> _Stated exercise 1_
Summarize the worked solution on finding a circle's center and radius in two sentences.

Answer
center at $(2, -3)$
radius = $1$ unit
Work Step by Step
RECALL:
(1) The center-radius form of a circle's equation is $(x-h)^2+(y-k)^2=r^2$ where $(h, k)$ is the center and $r$ = radius
(2) To complete the square for $x^2+b^2$, add $(\frac{b}{2})^2$. The factored form of the perfect square trinomial is $(x+\frac{b}{2})^2$.
To write the given equation in center-radius form, perform the following steps:
(1) Subtract 12 to both sides of the equation:
$$x^2+y^2-4x+6y=-12$$
(2) Group terms terms with the same variable:
$$(x^2-4x)+(y^2+6y)=-12$$
(3) Complete the square. Make sure to add in the right side of the equation whatever was added on the left side of the equation to maintain the equality of both sides.
$$(x^2-4x+\color{blue}{(\frac{-4}{2})^2})+(y^2+6y+\color{red}{(\frac{6}{2})^2})=-12+\color{blue}{(\frac{-4}{2})^2}
\\(x^2-4x+4)+(y^2+6y+9)=-12+4+9
\\(x-2)^2+(y+3)^2=1$$
Therefore, the circle has:
center at $(2, -3)$
radius = $1$ unit

(Excerpts from a spatial reasoning dataset)
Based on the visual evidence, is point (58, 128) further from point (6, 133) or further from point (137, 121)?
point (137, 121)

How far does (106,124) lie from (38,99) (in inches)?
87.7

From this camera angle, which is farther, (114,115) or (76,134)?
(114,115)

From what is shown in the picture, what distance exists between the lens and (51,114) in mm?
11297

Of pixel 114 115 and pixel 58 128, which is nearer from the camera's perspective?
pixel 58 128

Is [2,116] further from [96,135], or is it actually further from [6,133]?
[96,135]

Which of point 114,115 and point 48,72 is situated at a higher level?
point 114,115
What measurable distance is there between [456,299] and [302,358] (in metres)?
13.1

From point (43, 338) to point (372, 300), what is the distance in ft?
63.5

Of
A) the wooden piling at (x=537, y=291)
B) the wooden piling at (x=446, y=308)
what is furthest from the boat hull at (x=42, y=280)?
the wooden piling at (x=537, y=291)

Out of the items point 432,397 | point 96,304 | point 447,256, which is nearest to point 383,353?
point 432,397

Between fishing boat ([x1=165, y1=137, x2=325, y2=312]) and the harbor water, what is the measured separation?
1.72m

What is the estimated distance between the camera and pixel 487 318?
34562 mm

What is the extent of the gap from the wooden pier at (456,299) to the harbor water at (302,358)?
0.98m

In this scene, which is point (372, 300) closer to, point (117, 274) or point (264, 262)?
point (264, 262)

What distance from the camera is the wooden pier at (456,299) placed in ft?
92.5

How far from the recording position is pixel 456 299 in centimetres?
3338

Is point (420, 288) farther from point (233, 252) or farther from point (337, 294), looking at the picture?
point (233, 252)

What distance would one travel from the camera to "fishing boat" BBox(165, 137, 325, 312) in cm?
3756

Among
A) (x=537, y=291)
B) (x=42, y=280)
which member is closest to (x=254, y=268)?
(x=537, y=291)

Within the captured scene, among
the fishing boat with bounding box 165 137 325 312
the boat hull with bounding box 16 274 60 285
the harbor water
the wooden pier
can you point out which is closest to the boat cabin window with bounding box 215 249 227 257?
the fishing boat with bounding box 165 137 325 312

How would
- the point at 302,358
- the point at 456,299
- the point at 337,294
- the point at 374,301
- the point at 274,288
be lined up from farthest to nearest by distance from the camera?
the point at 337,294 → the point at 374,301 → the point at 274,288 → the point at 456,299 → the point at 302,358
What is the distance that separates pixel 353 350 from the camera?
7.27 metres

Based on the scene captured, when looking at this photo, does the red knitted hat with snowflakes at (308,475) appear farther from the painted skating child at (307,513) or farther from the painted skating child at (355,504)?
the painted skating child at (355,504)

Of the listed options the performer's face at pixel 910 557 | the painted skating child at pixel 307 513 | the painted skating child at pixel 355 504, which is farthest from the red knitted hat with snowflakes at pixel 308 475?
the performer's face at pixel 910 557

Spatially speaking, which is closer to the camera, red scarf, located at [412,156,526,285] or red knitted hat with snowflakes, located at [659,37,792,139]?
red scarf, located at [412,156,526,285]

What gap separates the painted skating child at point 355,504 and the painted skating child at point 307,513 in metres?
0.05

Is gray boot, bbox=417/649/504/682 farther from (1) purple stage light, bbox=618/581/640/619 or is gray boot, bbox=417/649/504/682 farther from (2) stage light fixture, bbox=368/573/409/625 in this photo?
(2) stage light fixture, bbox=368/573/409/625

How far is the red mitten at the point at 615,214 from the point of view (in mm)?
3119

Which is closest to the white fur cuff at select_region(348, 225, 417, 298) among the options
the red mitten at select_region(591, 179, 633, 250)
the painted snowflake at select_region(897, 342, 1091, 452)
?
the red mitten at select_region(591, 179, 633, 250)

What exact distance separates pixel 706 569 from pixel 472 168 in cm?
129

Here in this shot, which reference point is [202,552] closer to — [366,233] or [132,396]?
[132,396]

> _Stated exercise 2_
State how many lines of the listing contain the string "hull", treating case as significant, and give only the number.

> _Exercise answer 1_
The worked solution groups the terms of $x^2+y^2-4x+6y=-12$ by variable and completes the square, which yields the center-radius form $(x-2)^2+(y+3)^2=1$. It concludes that the circle has its center at $(2, -3)$ and a radius of 1 unit.

> _Exercise answer 2_
2